# Curtis Sno-Pro 3000 Plow/Controller Question



## xander50 (Dec 12, 2017)

Does the older Curtis joystick controller have an orange ground wire connected to it? (This plow is a single plug setup)

The plug going to the controller has 7 wires, including the orange wire, however the controller's side of the plug only has 6 wires, missing the orange wire. Diagrams show the orange wire.

I have intermittent issues with plow movement where the plow won't move in any direction, unless the joystick is moved to a "sweet spot". Not sure if this is part of the issue. I don't have access to another plow controller at this time.

I have search the forum but can't find the answer. Thanks again.


----------



## Randall Ave (Oct 29, 2014)

I think I have a new controller at the shop. I will look in the morning.


----------



## xander50 (Dec 12, 2017)

Thank you. I can take pictures tomorrow, if it helps. Thanks again


----------



## Randall Ave (Oct 29, 2014)

I took a look at the wiring diagram, the orange wire looks like a ground. The old joy stick may not incorporate it. But it doe sound like you controller is failing.


----------



## xander50 (Dec 12, 2017)

Thank you. I found out the orange ground is not used as my old controller as it doesn't have any lights on it. 

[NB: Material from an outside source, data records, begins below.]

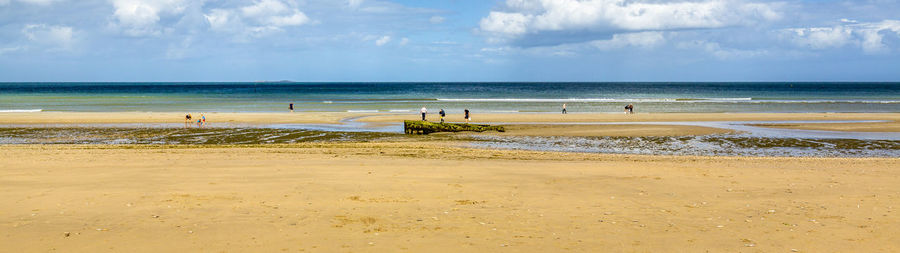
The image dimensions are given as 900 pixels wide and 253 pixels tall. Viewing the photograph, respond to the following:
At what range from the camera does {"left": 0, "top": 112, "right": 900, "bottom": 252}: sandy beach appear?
7.20 metres

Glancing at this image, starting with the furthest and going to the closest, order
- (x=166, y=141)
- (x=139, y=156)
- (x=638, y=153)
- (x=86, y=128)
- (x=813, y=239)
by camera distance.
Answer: (x=86, y=128) → (x=166, y=141) → (x=638, y=153) → (x=139, y=156) → (x=813, y=239)

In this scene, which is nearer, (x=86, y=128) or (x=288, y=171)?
(x=288, y=171)

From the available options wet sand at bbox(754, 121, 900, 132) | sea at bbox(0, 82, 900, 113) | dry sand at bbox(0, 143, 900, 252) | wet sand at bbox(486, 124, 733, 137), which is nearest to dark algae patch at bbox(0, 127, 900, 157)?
wet sand at bbox(486, 124, 733, 137)

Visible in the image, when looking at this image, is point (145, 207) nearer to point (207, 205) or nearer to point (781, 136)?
point (207, 205)

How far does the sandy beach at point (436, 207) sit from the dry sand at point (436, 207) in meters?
0.03

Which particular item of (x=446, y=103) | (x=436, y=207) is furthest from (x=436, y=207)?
(x=446, y=103)

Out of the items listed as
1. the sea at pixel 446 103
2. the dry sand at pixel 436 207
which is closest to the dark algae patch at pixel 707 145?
the dry sand at pixel 436 207

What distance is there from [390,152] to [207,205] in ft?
32.4

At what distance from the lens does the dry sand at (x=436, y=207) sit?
7.18 metres

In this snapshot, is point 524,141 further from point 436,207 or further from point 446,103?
point 446,103

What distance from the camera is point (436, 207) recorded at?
9.10 metres

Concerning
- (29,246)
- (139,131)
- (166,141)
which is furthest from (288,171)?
(139,131)

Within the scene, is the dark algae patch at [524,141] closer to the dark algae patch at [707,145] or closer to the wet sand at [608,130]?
the dark algae patch at [707,145]

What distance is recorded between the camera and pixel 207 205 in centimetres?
898
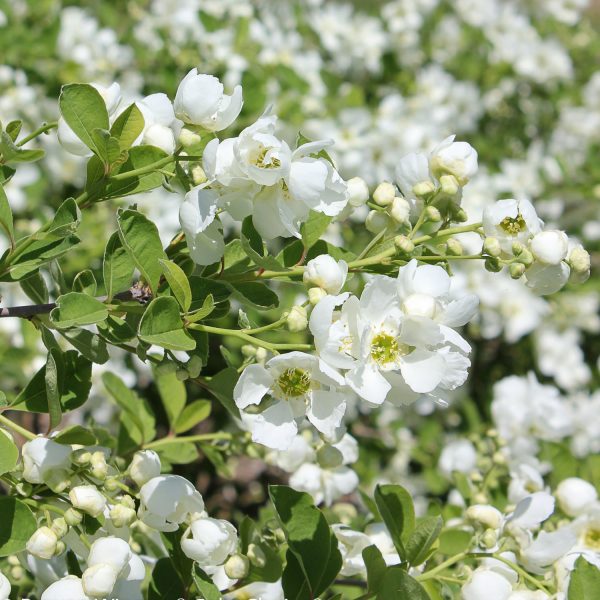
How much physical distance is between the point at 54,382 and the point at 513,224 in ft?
2.14

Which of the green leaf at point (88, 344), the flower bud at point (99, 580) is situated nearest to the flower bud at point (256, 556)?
the flower bud at point (99, 580)

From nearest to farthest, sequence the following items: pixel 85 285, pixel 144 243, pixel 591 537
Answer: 1. pixel 144 243
2. pixel 85 285
3. pixel 591 537

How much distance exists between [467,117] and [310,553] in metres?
2.72

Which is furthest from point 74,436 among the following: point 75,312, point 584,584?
point 584,584

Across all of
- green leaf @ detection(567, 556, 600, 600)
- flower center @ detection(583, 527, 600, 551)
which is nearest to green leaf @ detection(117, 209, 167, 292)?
green leaf @ detection(567, 556, 600, 600)

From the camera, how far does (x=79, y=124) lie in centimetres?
107

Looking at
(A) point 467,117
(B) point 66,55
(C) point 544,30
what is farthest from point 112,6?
(C) point 544,30

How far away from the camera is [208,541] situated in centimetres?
107

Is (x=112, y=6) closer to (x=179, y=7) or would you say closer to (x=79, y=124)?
(x=179, y=7)

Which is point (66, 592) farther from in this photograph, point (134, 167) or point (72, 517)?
point (134, 167)

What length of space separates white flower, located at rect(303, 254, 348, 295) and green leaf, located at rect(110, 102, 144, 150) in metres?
0.32

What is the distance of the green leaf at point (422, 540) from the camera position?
1138 millimetres

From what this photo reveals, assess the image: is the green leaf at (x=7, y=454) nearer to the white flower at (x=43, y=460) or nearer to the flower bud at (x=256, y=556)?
the white flower at (x=43, y=460)

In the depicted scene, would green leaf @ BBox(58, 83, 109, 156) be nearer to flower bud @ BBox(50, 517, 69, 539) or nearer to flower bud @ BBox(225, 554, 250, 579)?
flower bud @ BBox(50, 517, 69, 539)
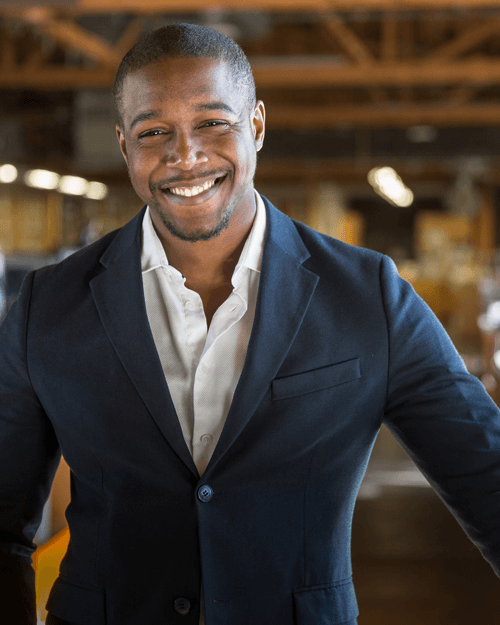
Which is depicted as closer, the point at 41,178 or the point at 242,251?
the point at 242,251

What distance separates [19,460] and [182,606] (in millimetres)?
317

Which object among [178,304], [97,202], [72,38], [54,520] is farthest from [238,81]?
[97,202]

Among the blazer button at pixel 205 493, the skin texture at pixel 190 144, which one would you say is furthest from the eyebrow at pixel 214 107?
the blazer button at pixel 205 493

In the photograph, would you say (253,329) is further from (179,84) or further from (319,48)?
(319,48)

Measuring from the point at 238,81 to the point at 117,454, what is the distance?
56 centimetres

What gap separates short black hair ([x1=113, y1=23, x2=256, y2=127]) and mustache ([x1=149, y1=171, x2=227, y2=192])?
137 millimetres

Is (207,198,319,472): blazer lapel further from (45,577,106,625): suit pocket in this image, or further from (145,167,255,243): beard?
(45,577,106,625): suit pocket

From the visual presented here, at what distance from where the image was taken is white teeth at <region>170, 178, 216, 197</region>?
1045 millimetres

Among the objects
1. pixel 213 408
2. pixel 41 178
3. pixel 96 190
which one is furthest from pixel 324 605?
pixel 96 190

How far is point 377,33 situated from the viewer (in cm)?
932

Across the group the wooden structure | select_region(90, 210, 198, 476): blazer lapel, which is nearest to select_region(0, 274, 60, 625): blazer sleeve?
select_region(90, 210, 198, 476): blazer lapel

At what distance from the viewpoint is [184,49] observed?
1029 mm

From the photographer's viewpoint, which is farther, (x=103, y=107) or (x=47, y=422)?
(x=103, y=107)

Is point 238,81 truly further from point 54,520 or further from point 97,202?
point 97,202
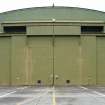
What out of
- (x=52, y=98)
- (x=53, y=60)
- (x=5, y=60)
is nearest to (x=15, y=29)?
(x=5, y=60)

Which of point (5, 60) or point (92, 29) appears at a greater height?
point (92, 29)

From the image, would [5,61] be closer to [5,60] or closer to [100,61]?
[5,60]

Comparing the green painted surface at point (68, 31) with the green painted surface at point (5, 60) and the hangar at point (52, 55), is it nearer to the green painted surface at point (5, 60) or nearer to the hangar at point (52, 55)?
the hangar at point (52, 55)

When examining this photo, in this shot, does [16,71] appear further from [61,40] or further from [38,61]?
[61,40]

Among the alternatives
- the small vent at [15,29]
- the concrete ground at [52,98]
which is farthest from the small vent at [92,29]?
the concrete ground at [52,98]

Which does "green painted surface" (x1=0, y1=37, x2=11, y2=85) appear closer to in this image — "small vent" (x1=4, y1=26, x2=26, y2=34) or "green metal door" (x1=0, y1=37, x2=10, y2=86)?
"green metal door" (x1=0, y1=37, x2=10, y2=86)

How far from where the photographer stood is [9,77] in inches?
1939

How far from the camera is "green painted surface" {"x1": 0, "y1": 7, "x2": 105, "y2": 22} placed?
5647 centimetres

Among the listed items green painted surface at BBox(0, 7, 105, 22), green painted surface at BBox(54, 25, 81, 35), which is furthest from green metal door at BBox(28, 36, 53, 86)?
green painted surface at BBox(0, 7, 105, 22)

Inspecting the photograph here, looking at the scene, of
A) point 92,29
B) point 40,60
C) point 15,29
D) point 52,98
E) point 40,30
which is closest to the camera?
point 52,98

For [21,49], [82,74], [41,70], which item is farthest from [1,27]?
[82,74]

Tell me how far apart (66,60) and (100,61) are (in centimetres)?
372

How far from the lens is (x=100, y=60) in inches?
1940

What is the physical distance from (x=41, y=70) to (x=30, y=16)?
10467 millimetres
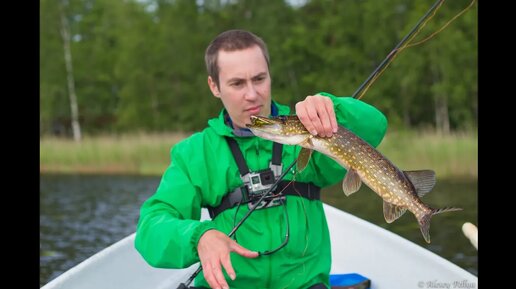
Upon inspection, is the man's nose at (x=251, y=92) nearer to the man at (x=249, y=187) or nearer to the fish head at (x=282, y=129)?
the man at (x=249, y=187)

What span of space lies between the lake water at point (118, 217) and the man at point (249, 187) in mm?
5720

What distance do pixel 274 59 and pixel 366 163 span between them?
96.1 ft

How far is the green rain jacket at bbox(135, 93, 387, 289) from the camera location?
123 inches

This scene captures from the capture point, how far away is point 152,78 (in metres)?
33.6

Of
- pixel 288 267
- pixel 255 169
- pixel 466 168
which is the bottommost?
pixel 466 168

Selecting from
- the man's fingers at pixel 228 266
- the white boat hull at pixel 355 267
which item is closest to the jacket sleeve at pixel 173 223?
the man's fingers at pixel 228 266

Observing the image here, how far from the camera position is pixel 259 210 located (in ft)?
10.4

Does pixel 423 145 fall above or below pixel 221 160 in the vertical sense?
below
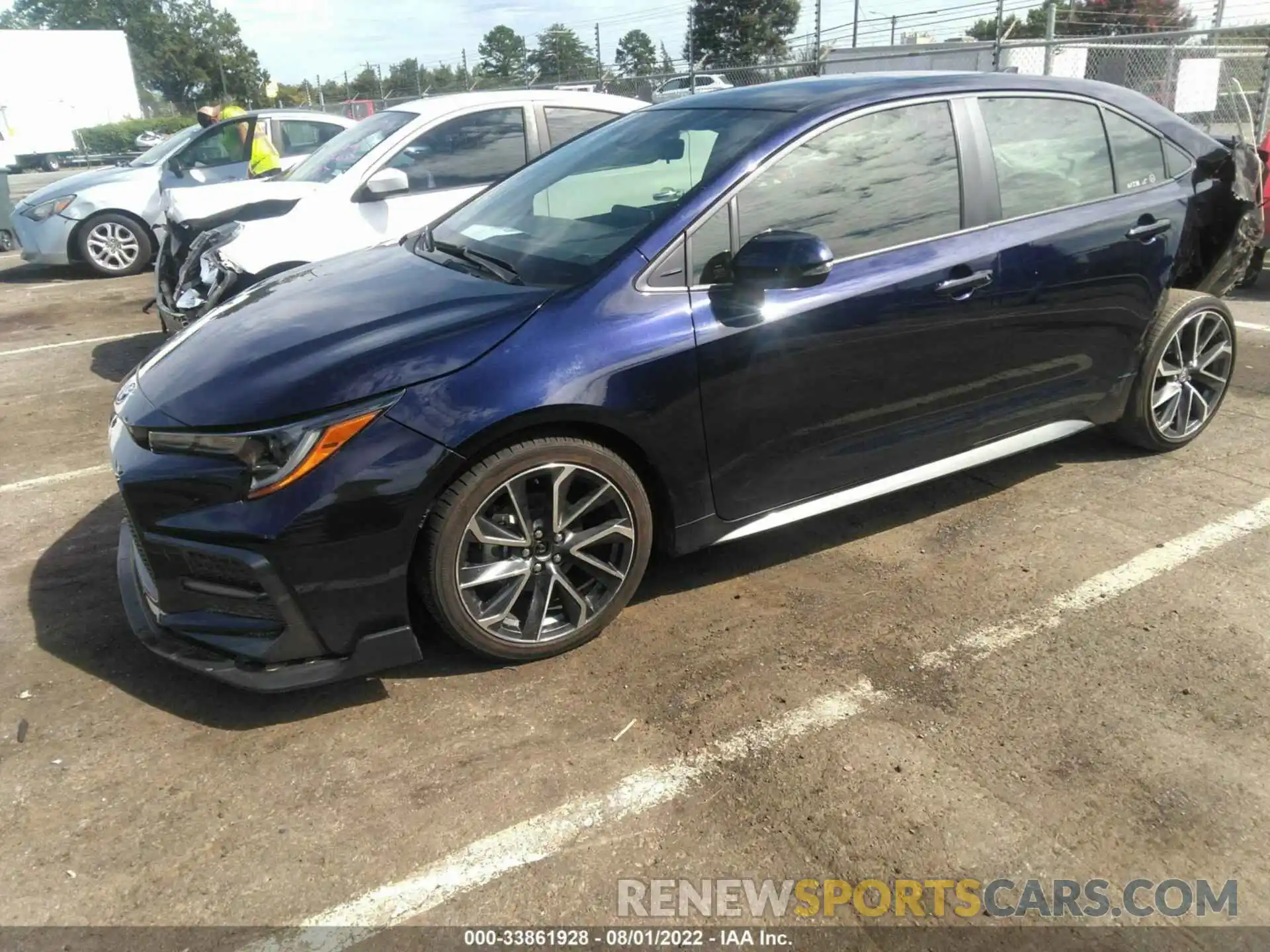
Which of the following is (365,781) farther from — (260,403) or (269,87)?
(269,87)

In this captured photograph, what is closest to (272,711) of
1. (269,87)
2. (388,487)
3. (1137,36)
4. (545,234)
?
(388,487)

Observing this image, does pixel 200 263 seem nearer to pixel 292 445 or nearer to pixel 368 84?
pixel 292 445

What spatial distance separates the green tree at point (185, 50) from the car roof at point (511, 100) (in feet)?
174

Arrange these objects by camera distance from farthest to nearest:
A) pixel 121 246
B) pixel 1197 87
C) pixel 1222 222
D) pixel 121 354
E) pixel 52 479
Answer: pixel 1197 87, pixel 121 246, pixel 121 354, pixel 52 479, pixel 1222 222

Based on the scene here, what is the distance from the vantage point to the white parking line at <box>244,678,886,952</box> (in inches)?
85.4

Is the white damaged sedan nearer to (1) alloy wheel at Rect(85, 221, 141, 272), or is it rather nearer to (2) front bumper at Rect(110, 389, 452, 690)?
(2) front bumper at Rect(110, 389, 452, 690)

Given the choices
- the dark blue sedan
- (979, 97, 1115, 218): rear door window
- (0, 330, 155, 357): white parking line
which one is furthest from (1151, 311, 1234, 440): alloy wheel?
(0, 330, 155, 357): white parking line

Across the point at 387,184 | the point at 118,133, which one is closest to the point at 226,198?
the point at 387,184

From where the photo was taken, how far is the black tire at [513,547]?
9.16 ft

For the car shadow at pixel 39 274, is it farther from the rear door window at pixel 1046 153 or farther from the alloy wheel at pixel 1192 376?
the alloy wheel at pixel 1192 376

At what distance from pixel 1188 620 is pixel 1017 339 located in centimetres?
119

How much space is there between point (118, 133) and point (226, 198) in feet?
164

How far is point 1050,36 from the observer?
11.8 meters

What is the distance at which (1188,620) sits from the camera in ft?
10.7
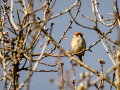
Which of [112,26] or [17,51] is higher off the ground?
[112,26]

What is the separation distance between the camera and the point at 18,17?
11.9 ft

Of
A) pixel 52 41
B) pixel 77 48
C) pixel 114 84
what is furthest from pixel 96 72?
pixel 77 48

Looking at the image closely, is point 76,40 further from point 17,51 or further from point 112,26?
point 17,51

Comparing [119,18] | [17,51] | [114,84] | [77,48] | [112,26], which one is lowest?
[77,48]

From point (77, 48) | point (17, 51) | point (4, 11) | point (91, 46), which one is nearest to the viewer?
point (17, 51)

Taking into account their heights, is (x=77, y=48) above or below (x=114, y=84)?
below

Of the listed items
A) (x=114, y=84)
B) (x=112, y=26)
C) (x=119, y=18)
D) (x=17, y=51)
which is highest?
(x=119, y=18)

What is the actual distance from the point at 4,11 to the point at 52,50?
128 cm

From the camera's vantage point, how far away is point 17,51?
2631mm

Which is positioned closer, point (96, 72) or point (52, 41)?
point (96, 72)

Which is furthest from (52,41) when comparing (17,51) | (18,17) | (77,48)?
(77,48)

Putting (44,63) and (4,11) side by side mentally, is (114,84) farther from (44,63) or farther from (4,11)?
(4,11)

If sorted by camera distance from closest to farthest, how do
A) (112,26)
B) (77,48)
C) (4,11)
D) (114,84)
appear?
1. (114,84)
2. (112,26)
3. (4,11)
4. (77,48)

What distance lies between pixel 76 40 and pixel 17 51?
13.7 feet
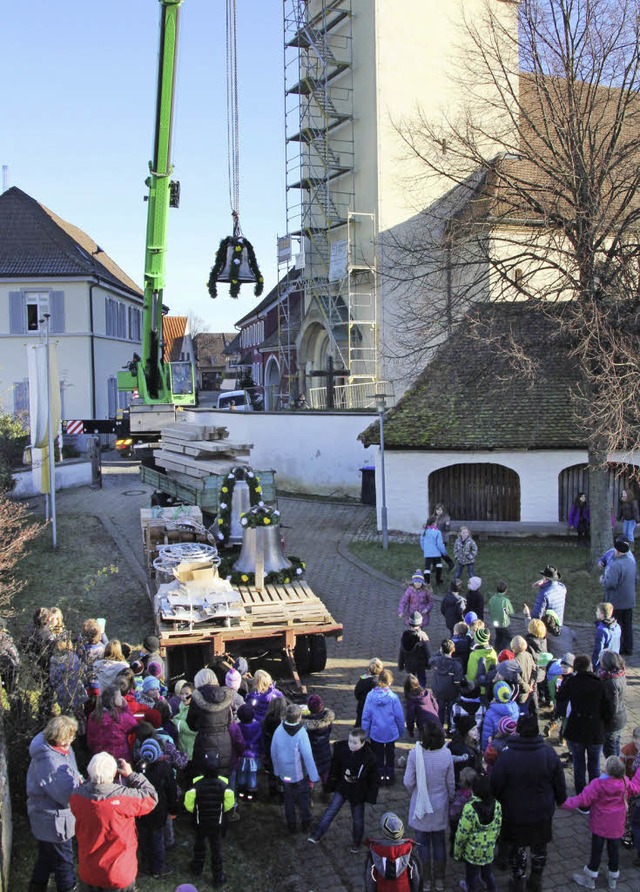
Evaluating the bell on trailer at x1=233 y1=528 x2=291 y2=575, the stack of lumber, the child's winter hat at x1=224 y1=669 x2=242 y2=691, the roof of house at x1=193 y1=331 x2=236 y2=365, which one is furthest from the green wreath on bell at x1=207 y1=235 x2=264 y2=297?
the roof of house at x1=193 y1=331 x2=236 y2=365

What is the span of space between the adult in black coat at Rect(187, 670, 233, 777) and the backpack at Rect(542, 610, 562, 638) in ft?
14.1

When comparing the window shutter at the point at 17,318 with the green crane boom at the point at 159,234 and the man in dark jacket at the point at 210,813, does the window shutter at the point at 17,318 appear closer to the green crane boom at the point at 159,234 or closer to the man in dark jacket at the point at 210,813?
the green crane boom at the point at 159,234

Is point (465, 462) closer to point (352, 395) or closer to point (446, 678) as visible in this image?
point (352, 395)

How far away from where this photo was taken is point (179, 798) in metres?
7.48

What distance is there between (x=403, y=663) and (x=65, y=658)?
414cm

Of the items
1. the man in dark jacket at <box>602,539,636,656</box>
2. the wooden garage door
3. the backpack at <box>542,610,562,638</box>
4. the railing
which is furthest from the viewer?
the railing

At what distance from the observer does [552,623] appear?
990 cm

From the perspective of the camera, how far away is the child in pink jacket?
21.5ft

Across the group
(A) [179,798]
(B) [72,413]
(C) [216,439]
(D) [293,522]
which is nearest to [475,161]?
(C) [216,439]

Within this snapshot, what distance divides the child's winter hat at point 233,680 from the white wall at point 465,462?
39.5ft

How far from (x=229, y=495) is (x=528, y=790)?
28.5ft

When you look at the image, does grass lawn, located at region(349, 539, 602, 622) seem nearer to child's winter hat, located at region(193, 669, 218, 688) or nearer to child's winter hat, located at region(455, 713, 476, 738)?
child's winter hat, located at region(455, 713, 476, 738)

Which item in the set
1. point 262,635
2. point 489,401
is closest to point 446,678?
point 262,635

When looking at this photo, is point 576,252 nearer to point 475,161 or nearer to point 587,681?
point 475,161
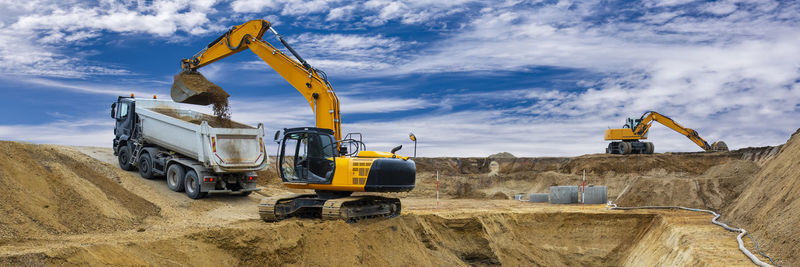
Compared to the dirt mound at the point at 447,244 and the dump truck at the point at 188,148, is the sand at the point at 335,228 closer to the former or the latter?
the dirt mound at the point at 447,244

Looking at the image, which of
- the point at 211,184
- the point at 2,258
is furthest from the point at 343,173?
the point at 211,184

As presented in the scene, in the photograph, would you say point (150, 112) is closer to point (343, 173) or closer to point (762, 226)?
point (343, 173)

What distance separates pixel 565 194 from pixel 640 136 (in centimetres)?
1625

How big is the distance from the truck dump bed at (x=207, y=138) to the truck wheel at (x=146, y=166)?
0.49 meters

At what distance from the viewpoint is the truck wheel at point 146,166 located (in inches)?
682

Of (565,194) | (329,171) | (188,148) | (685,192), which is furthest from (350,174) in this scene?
(685,192)

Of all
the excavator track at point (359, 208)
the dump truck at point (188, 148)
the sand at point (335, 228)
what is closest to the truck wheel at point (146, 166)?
the dump truck at point (188, 148)

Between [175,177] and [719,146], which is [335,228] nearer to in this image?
[175,177]

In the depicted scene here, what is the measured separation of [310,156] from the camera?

I disconnected the controller and jumped the small pins, on the small in cab plug, with a paperclip to simulate the controller. Plow worked fine when I did that.

You are probably right. Controller is failing. I'll have to get another one or buy some toggle switches and see. Thanks again.


----------



## Randall Ave (Oct 29, 2014)

If you want, I might have the toggle switch set up, and I have a new touch pad.


----------



## Northof8 (Nov 28, 2019)

xander50 said:


> Thank you. I found out the orange ground is not used as my old controller as it doesn't have any lights on it.
> 
> I disconnected the controller and jumped the small pins, on the small in cab plug, with a paperclip to simulate the controller. Plow worked fine when I did that.
> 
> You are probably right. Controller is failing. I'll have to get another one or buy some toggle switches and see. Thanks again.


Do you have a diagram of what pins you jumped to confirm the controller isn't working? Thanks.


----------



## Randall Ave (Oct 29, 2014)

Look up SnoPro snow plows, you can find the wiring diagrams there..


----------



## Northof8 (Nov 28, 2019)

Randall Ave said:


> Look up SnoPro snow plows, you can find the wiring diagrams there..


Thank you, I found the site. Ended up being the inline fuse that feeds the truck/plow toggle switch. Thanks for the quick reply!


----------